■ Task statement: Print all of the data exactly as written.

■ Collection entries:
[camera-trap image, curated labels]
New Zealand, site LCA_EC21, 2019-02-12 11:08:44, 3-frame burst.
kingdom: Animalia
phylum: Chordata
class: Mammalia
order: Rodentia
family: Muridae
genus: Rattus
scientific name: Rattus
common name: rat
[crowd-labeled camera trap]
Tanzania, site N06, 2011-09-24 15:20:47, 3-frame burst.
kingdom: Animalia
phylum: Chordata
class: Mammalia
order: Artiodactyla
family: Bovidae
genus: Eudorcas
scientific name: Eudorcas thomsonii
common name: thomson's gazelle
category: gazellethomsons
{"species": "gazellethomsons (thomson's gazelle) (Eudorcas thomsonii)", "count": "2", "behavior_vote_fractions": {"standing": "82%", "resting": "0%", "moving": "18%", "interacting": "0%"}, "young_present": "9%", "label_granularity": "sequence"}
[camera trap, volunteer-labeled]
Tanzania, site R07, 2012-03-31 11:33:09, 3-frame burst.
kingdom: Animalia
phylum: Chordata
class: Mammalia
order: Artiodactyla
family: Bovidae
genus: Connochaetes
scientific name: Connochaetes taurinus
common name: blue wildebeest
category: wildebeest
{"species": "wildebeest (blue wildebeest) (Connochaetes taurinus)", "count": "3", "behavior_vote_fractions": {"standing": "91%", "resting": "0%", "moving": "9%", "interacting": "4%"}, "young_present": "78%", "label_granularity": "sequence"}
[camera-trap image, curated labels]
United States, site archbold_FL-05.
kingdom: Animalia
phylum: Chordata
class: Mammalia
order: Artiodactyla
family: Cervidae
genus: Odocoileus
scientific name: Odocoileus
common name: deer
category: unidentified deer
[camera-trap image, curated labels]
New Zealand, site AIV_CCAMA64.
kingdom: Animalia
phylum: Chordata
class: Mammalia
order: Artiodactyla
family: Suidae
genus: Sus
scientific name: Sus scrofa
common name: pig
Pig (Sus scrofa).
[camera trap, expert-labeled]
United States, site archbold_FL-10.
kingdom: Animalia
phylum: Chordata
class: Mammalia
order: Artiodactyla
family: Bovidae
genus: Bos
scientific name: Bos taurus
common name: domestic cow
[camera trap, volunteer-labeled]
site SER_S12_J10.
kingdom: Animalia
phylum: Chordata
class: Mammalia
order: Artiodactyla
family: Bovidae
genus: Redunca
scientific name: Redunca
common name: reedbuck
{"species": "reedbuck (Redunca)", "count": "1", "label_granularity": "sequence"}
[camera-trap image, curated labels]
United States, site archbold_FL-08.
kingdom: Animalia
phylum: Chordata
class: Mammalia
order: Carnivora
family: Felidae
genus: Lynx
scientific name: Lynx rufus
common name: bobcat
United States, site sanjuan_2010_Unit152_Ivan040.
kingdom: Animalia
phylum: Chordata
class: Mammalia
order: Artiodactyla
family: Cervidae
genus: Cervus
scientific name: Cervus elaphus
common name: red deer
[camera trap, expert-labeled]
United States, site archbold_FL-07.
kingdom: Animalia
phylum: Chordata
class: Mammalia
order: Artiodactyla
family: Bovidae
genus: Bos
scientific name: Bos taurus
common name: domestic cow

■ Answer to the exercise:
[camera-trap image, curated labels]
New Zealand, site LCA_EC21, 2019-02-12 11:08:44, 3-frame burst.
kingdom: Animalia
phylum: Chordata
class: Mammalia
order: Rodentia
family: Muridae
genus: Rattus
scientific name: Rattus
common name: rat
[crowd-labeled camera trap]
Tanzania, site N06, 2011-09-24 15:20:47, 3-frame burst.
kingdom: Animalia
phylum: Chordata
class: Mammalia
order: Artiodactyla
family: Bovidae
genus: Eudorcas
scientific name: Eudorcas thomsonii
common name: thomson's gazelle
category: gazellethomsons
{"species": "gazellethomsons (thomson's gazelle) (Eudorcas thomsonii)", "count": "2", "behavior_vote_fractions": {"standing": "82%", "resting": "0%", "moving": "18%", "interacting": "0%"}, "young_present": "9%", "label_granularity": "sequence"}
[camera trap, volunteer-labeled]
Tanzania, site R07, 2012-03-31 11:33:09, 3-frame burst.
kingdom: Animalia
phylum: Chordata
class: Mammalia
order: Artiodactyla
family: Bovidae
genus: Connochaetes
scientific name: Connochaetes taurinus
common name: blue wildebeest
category: wildebeest
{"species": "wildebeest (blue wildebeest) (Connochaetes taurinus)", "count": "3", "behavior_vote_fractions": {"standing": "91%", "resting": "0%", "moving": "9%", "interacting": "4%"}, "young_present": "78%", "label_granularity": "sequence"}
[camera-trap image, curated labels]
United States, site archbold_FL-05.
kingdom: Animalia
phylum: Chordata
class: Mammalia
order: Artiodactyla
family: Cervidae
genus: Odocoileus
scientific name: Odocoileus
common name: deer
category: unidentified deer
[camera-trap image, curated labels]
New Zealand, site AIV_CCAMA64.
kingdom: Animalia
phylum: Chordata
class: Mammalia
order: Artiodactyla
family: Suidae
genus: Sus
scientific name: Sus scrofa
common name: pig
Pig (Sus scrofa).
[camera trap, expert-labeled]
United States, site archbold_FL-10.
kingdom: Animalia
phylum: Chordata
class: Mammalia
order: Artiodactyla
family: Bovidae
genus: Bos
scientific name: Bos taurus
common name: domestic cow
[camera trap, volunteer-labeled]
site SER_S12_J10.
kingdom: Animalia
phylum: Chordata
class: Mammalia
order: Artiodactyla
family: Bovidae
genus: Redunca
scientific name: Redunca
common name: reedbuck
{"species": "reedbuck (Redunca)", "count": "1", "label_granularity": "sequence"}
[camera-trap image, curated labels]
United States, site archbold_FL-08.
kingdom: Animalia
phylum: Chordata
class: Mammalia
order: Carnivora
family: Felidae
genus: Lynx
scientific name: Lynx rufus
common name: bobcat
United States, site sanjuan_2010_Unit152_Ivan040.
kingdom: Animalia
phylum: Chordata
class: Mammalia
order: Artiodactyla
family: Cervidae
genus: Cervus
scientific name: Cervus elaphus
common name: red deer
[camera trap, expert-labeled]
United States, site archbold_FL-07.
kingdom: Animalia
phylum: Chordata
class: Mammalia
order: Artiodactyla
family: Bovidae
genus: Bos
scientific name: Bos taurus
common name: domestic cow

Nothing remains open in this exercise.